Few issues arouse such strong passions as immigration, where concrete economic and social challenges overlap with the fundamental concept of national identity. It is thus not surprising that Europe is having difficulty in coming to grips with the current refugee crisis.
Until now EU countries were operating under the so-called Dublin system, through which frontier countries have to bear all the responsibility of dealing with asylum seekers (registering them, providing support, and processing asylum applications). This system is not tenable when hundreds of thousands of arrivals overwhelm the capacity of EU frontier states like Greece and Italy.
The EU must move toward a fairer sharing of the responsibility. The new approach asks that asylum seekers be distributed across different member countries according to economic, demographic, and structural capacities to integrate the migrants, while taking into account, to the extent possible, their private and family links with specific member states.
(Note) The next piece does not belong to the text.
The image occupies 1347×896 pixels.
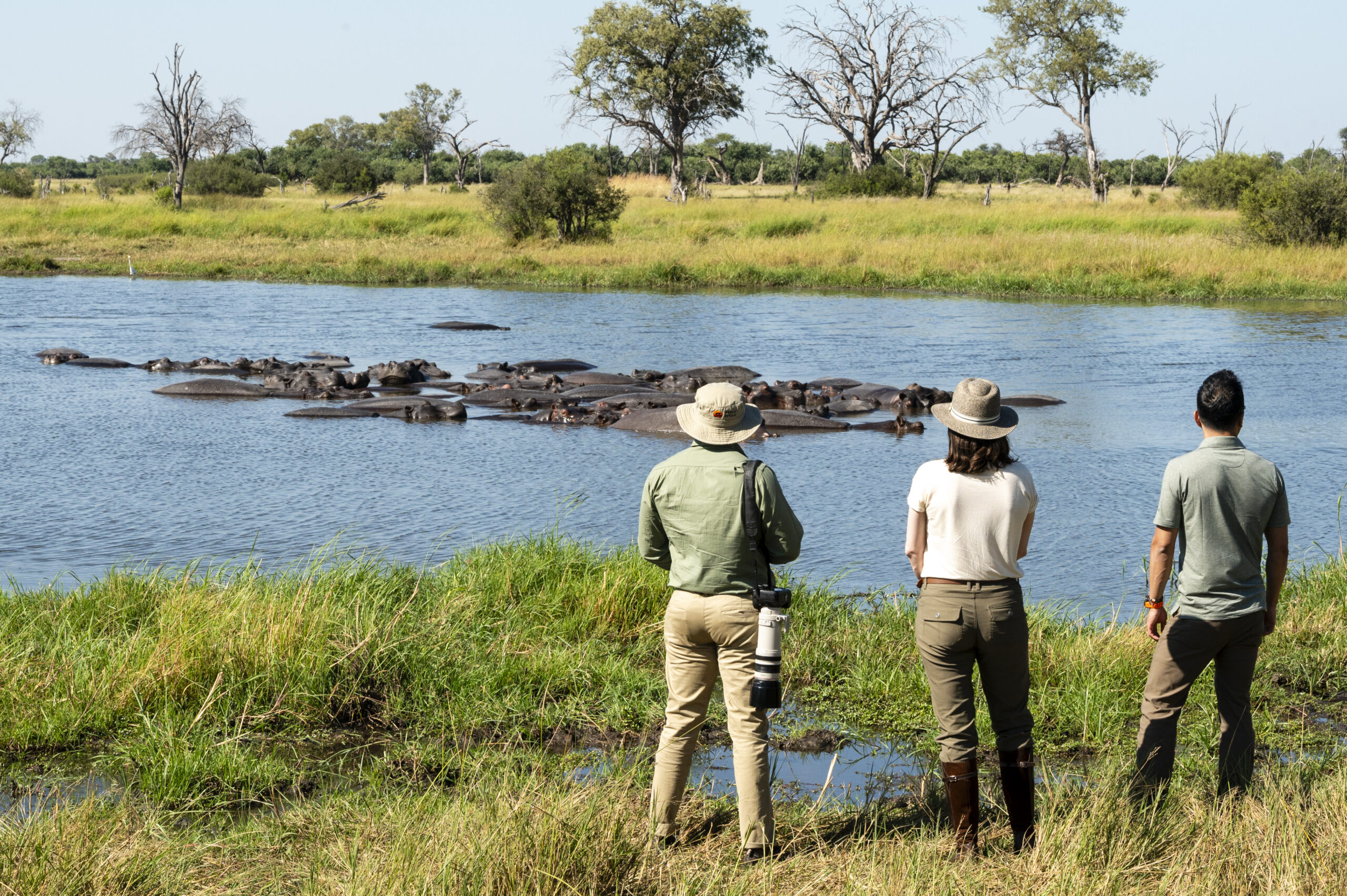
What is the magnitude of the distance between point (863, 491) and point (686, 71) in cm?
4764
Recent decisions go in this direction. At the Extraordinary Justice and Home Affairs Council Meeting of September 22, 2015, European heads of state decided to relocate 120,000 refugees from Greece and Italy). Legally speaking, this new approach to relocation introduces only a temporary derogation from the Dublin asylum system. It foresees a mandatory distribution model among EU member states according to new distribution criteria, including the size of the population, the gross domestic product, the average number of past asylum applications, and unemployment rates.